En la fatiga silenciosa de la noche cordobesa, Lucas bajaba su jean y sus calzoncillos hasta su rodilla y se acercaba lentamente hacia ella. Daiana, esperaba inquieta con la mano dentro de su vagina rosada.

Daiana acarició el miembro de Lucas y se erizo esa mata de pelo rubio. Igual que su verga, tiesa y venosa que tanto veneraba Daiana. Durante un buen rato la tuvo entre sus labios. Era grande y su boca apenas podía comerla hasta la mitad. Toda esa carne no entraba entera. Lucas apenas suspiraba y su hermana arrodillada entre sus piernas, lamiendo, chupando, con pasión y astucia, como su madre o su maestra en los inicios sexuales.

¿Le gusta?, dijo Daiana y por fin Lucas respondió con un si enérgico. Daiana sacó la verga fuerte de la boca, respiró profundamente y volvió a atacar la preciada carne, la carne empapada de saliva. ¿ Le va a dar a su reina toda la leche calentita que tiene?. Y Lucas, sin pensar en nada, asentía con la cabeza.

Paró la faena Diana. Su cuerpo hervía, también su vagina rosada que pedía a gritos que la calmaran.

Buen cuerpo usté, Lucas… que verga linda tiene. Venga póngalo acá. Daiana se acostó boca arriba, sosteniendo sus tetas crecidas y enormes.

Ahí Lucas póngala, reviente a su reina, cógesela bien.

A Lucas, que es obediente, se le erizaban los arbustos amarillos en su cabeza. Y penetraba con furia.
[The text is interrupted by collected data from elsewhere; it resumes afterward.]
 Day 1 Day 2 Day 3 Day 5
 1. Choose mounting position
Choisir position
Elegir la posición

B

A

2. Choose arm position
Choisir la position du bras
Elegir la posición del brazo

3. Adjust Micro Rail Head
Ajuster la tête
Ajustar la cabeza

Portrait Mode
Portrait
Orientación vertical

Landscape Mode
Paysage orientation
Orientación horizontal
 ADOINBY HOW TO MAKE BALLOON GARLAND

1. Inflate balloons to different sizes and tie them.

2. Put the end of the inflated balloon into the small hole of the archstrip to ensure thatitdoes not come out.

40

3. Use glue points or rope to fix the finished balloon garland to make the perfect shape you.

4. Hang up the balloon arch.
Toda la verga erguida dentro de su hermana que gemía y pedía: más, más y más.

El calor era insoportable en Córdoba. Los cuerpos, uno detrás de otro, de los hermanos estaban transpirados, exhaustos. Lucas seguía, no se cansaba de darle placer a Daiana. No se aburría de tomarla de las caderas y bombearle su carne rigurosa.
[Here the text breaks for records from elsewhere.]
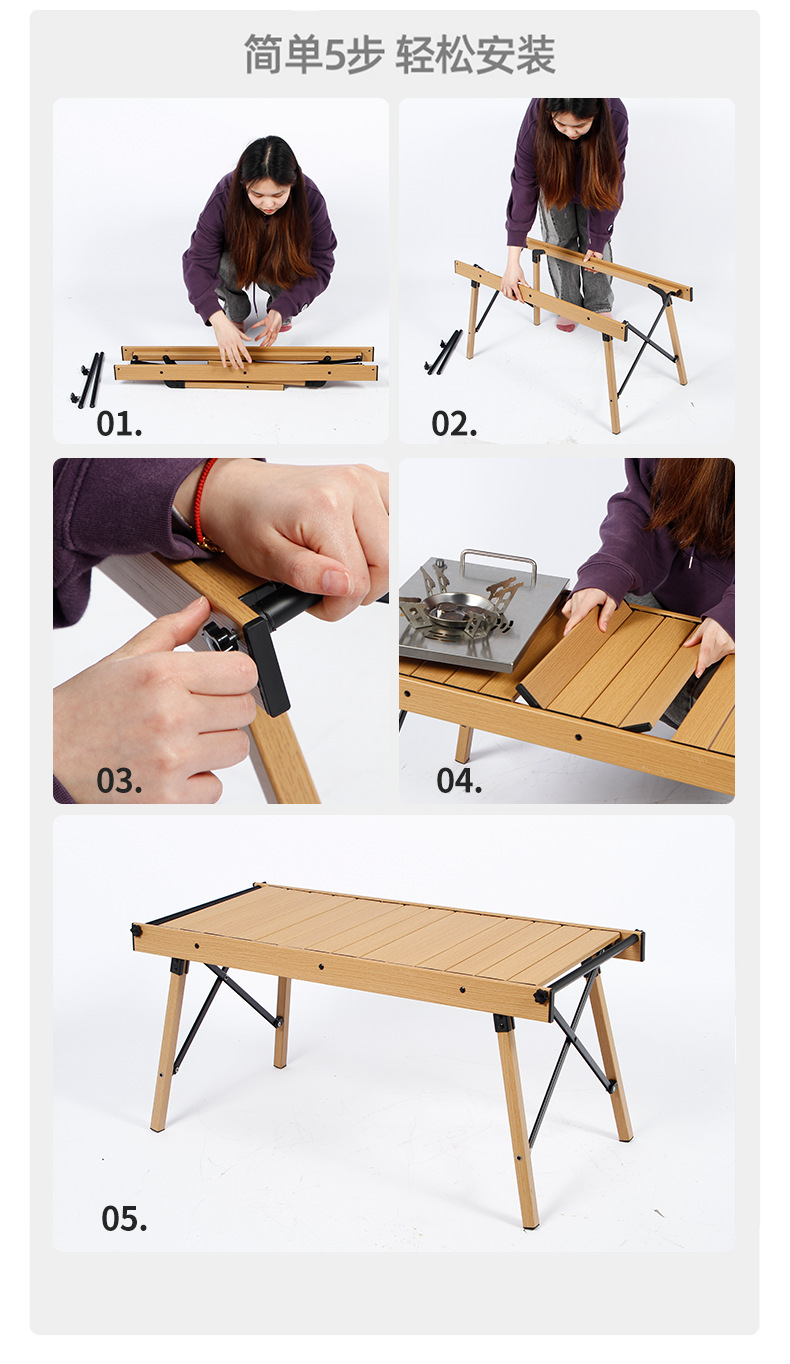 简单5步 轻松安装

01.

02.

03.

04.

05.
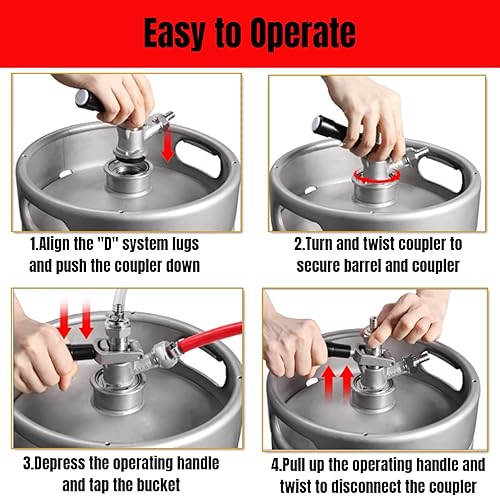 Easy to Operate

1.Align the "D" system lugs and push the coupler down

2.Turn and twist coupler to secure barrel and coupler

3.Depress the operating handle and tap the bucket

4.Pull up the operating handle and twist to disconnect the coupler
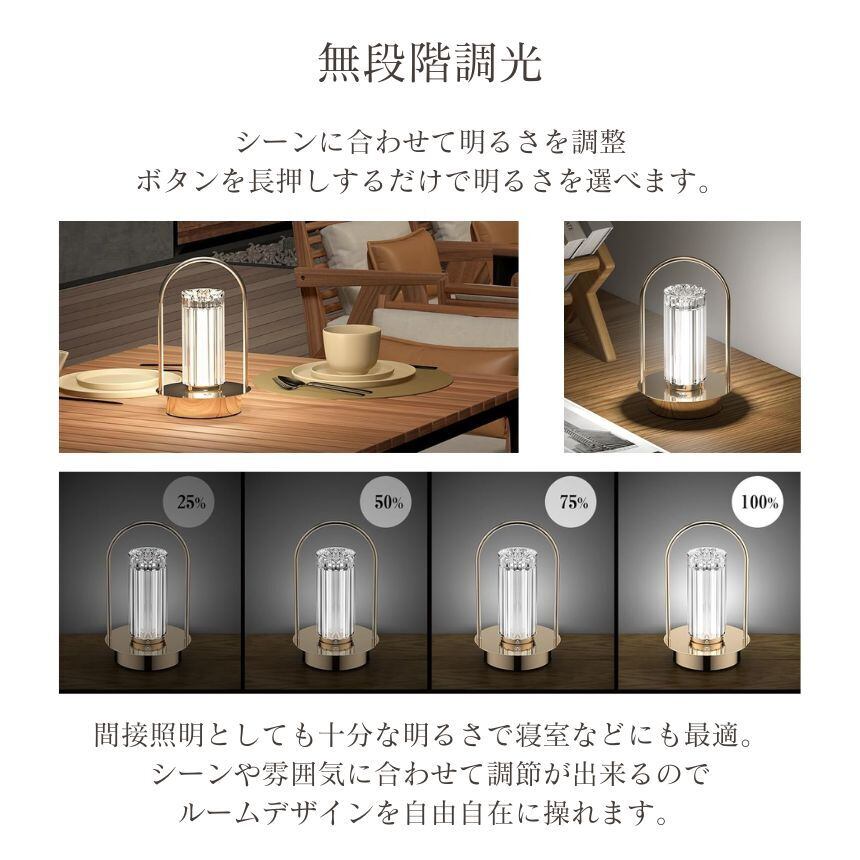 無段階調光

シーンに合わせて明るさを調整
ボタンを長押しするだけで明るさを選べます。

25%

50%

75%

100%

間接照明としても十分な明るさで寝室などにも最適。
シーンや雰囲気に合わせて調節が出来るので
ルームデザインを自由自在に操れます。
La habitación, de la casa que al padre, Don Benavidez, le habían entregado como policía retirado, era un infierno por el calor cordobés. El infierno era el culo de la joven de pelo negro perfumado. Lucas abrió sin suavidad ese culo estremecido. Lo abrió con sus dedos para colocar su sexo erizado. Los gemidos transformados en gritos.

Si, s iga hijoputa siga, rómpale el culo a mami, entendió?

Paró la penetración, Lucas. Sintió el orgasmo que atravesaba todo su cuerpo, desde sus pies grandes hasta la mata de arbustos amarillos que sostenían su cabeza.

  • ¿Obedézcame usté, le va a dar leche a su reina? -preguntó Daiana y su hermano no dijo nada, solo tomó su sexo y lo sacudió con fuerza, lo agitó hacia la cara sonriente. Daiana se sintió satisfecha. Su cara repleta de la leche calentita que había reclamado. Se sintió una reina, ella. Se siente, una reina, cada vez que su Lucas le obedece y le desparrama su semen viscoso y candente.